> **ЗАДАНИЕ A**
Продублируйте фрагмент текста о совещании в Александрийском театре между «Петроградский Совет включил» и «трети всего состава.» включительно.
> **ЗАДАНИЕ B**
Назовите всех людей, которые упомянуты по фамилии в тексте о совещании в Александрийском театре.

> **ТЕКСТ ДОКУМЕНТА**
○ ○ ○ ○ ○

Не занимавшие раньше в политике никакого места кооператоры выдвинулись на политическую арену в первые в дни московского совещания и с этого времени начали выступать не иначе как от 20 миллионов своих членов или, еще проще, от "половины населения России". Корнями своими кооперация уходила в деревню через верхние ее слои, которые одобряли «справедливую» экспроприацию дворян под условием, чтобы их собственные участки, нередко весьма значительные, получили не только защиту, но и приращение. Вожди кооперации вербовались из либерально-народнической, отчасти либерально-марксистской интеллигенции, создававшей естественный мост между кадетами и соглашателями. К большевикам кооператоры относились с той же ненавистью, с какой кулак относится к непокорному батраку. Соглашатели с жадностью уцепились за сбросивших маску нейтральности кооператоров, чтобы подкрепить себя против большевиков. Ленин жестоко клеймил поваров демократической кухни. "Десять убежденных солдат или рабочих из отсталой фабрики, — писал он, — стоят в тысячу раз больше, чем сотни подтасованных… делегатов". Троцкий доказывал в Петроградском Совете, что чиновники кооперации так же мало выражают политическую волю крестьян, как врач — политическую волю своих пациентов или почтовый чиновник — взгляды отправителей и получателей писем: "Кооператоры должны быть хорошими организаторами, купцами, бухгалтерами, но защиту классовых прав крестьяне, как и рабочие, передают своим советам". Это не помешало кооператорам получить полтораста мест и, вместе с переформированными земствами и всякими другими притянутыми за волосы организациями, совершенно исказить характер представительства масс.
Петроградский Совет включил в список своих делегатов на совещание Ленина и Зиновьева. Правительство отдало распоряжение арестовать обоих при входе в здание театра, но не в самом зале заседания: таков был, очевидно, компромисс между соглашателями и Керенским. Но дело ограничилось политической демонстрацией Совета: ни Ленин, ни Зиновьев не собирались являться на совещание. Ленин считал, что большевикам там вообще нечего делать.
Совещание открылось 14 сентября, ровно через месяц после Государственного, в зрительной зале Александрийского театра. Число допущенных представителей доходило до 1775. Около 1200 присутствовало при открытии. Большевики, разумеется, были в меньшинстве. Но, несмотря на все ухищрения избирательной системы, они представляли очень внушительную группу, которая по некоторым вопросам собирала вокруг себя свыше трети всего состава.

○ ○ ○ ○ ○

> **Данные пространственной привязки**
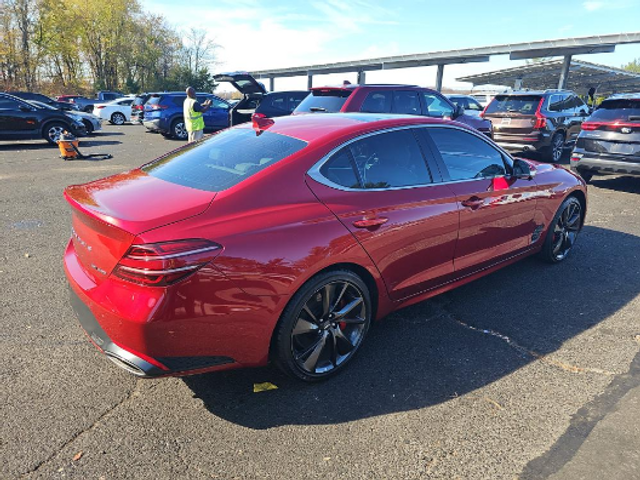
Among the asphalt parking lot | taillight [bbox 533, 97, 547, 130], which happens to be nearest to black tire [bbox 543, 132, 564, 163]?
taillight [bbox 533, 97, 547, 130]

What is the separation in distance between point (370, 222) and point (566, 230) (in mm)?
3167

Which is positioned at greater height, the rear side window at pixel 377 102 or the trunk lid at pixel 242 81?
the trunk lid at pixel 242 81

○ ○ ○ ○ ○

> **РЕЗУЛЬТАТ ЗАДАНИЯ A**
Петроградский Совет включил в список своих делегатов на совещание Ленина и Зиновьева. Правительство отдало распоряжение арестовать обоих при входе в здание театра, но не в самом зале заседания: таков был, очевидно, компромисс между соглашателями и Керенским. Но дело ограничилось политической демонстрацией Совета: ни Ленин, ни Зиновьев не собирались являться на совещание. Ленин считал, что большевикам там вообще нечего делать.
Совещание открылось 14 сентября, ровно через месяц после Государственного, в зрительной зале Александрийского театра. Число допущенных представителей доходило до 1775. Около 1200 присутствовало при открытии. Большевики, разумеется, были в меньшинстве. Но, несмотря на все ухищрения избирательной системы, они представляли очень внушительную группу, которая по некоторым вопросам собирала вокруг себя свыше трети всего состава.

> **РЕЗУЛЬТАТ ЗАДАНИЯ B**
Ленин, Троцкий, Зиновьев, Керенский